Interpretive Summary: Trichinella parasites cause foodborne illness when their larvae are ingested in contaminated meat and, in the intestine, subsequently develop into adults, mate, and give birth to a next generation of larvae. How the parasite supresses immunity long enough to ensure successful reproduction remains uncertain, and examining this process has implications not only for the devlopment of vaccines against this disease, but also sheds light on how immunity in the gut is regulated more generally. Here, we showed that this parasite can induce several mechanisms for suppressing the immune responses in the intestine, including by distorting the composition of T cells, by increasing the occurrence of T cell suppressor cells, and by downregulating expression of markers on macrophages that would otherwise induce prolifferation of protective immune cell populations.
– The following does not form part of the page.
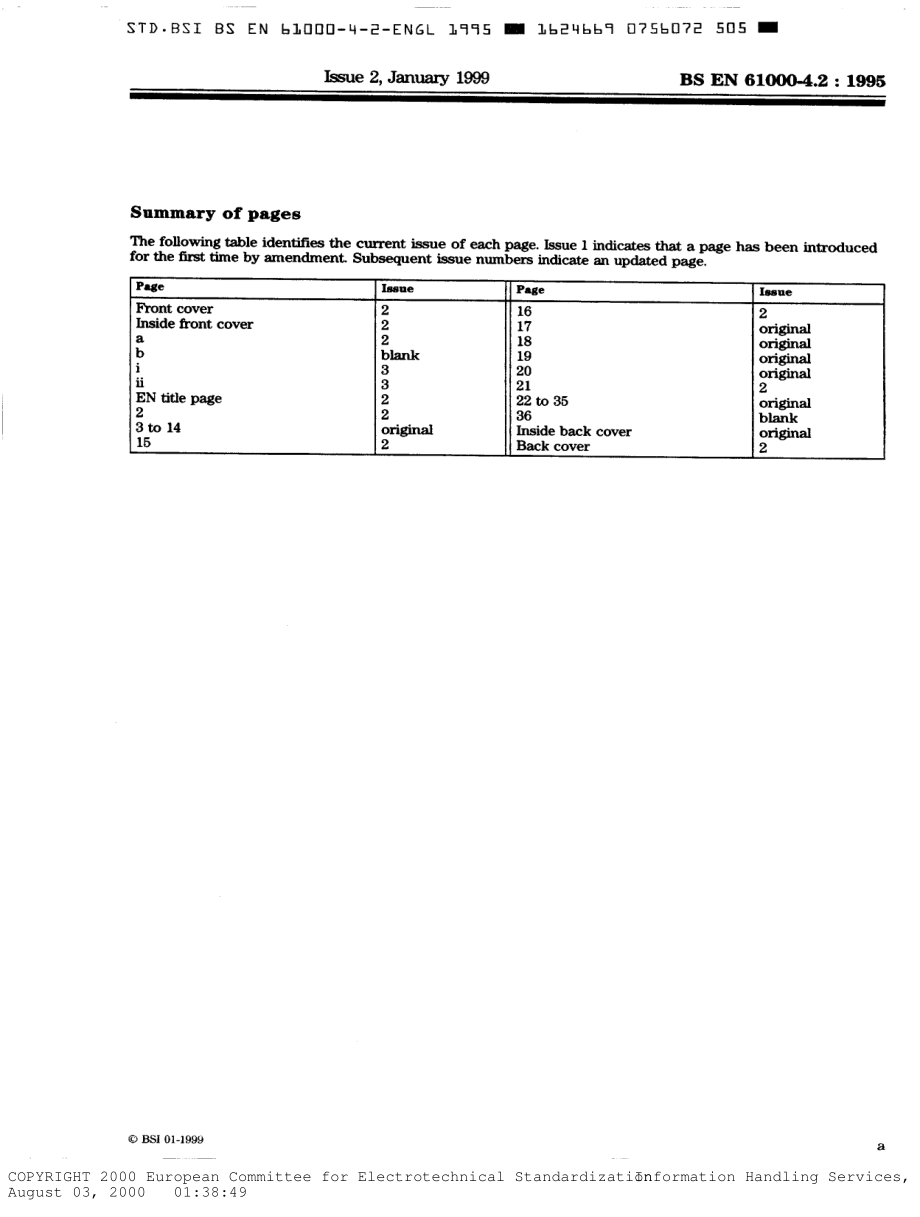 IEC_61000-4-2.pdf_第3页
Taken together, these results will interest parasitologists, immunologists, and others interested in the means by which parasitic infection can influence homeostatis and immune function.

Technical Abstract: Trichinella spiralis can cause immunosuppression during the intestinal phase of early infection. However, changes in the peripheral blood during T. spiralis early infection remain unclear. Here, select immune cells in mice infected with 500 muscle larvae (ML) of T. spiralis during the intestinal phase of infection were studied. First, the recovery rates of the intestinal worms and female fecundity were determined, and the results showed that the intestinal worms were completely eliminated at 17 days post-infection (dpi) and that large numbers of new-born larvae (NBL) were generated from 5 to 9 dpi. Using flow cytometry, it was shown that the number of CD4+ T cells and CD8+ T cells increased over the entire intestinal phase, except on 7 dpi when CD4+ T cells decreased significantly compared to the control groups. Although both CD4+ and CD8+ T cells increased, CD8+ T cells increased more than CD4+ T cells, leading to a lower CD4+/CD8+ ratio compared to the control group. Subsequently, a depression of the proliferative response of T cells to concanavalin A (Con A) was noticed at 7 and 11 dpi. Although the proliferative response of B cells to LPS was enhanced, the number of B cells from mouse peripheral blood stimulated by T. spiralis antigens showed no differences with the control group prior to 11 dpi. The expression of CD14 on monocyte-macrophages decreased during the same period, which meant that the antigen-presenting response was reduced in the immune system of the infected mice. Moreover, the alternatively activated macrophages were induced in T. spiralis early infection. These data provide a better understanding of the development of the intestinal immune response in mice infected with T. spiralis.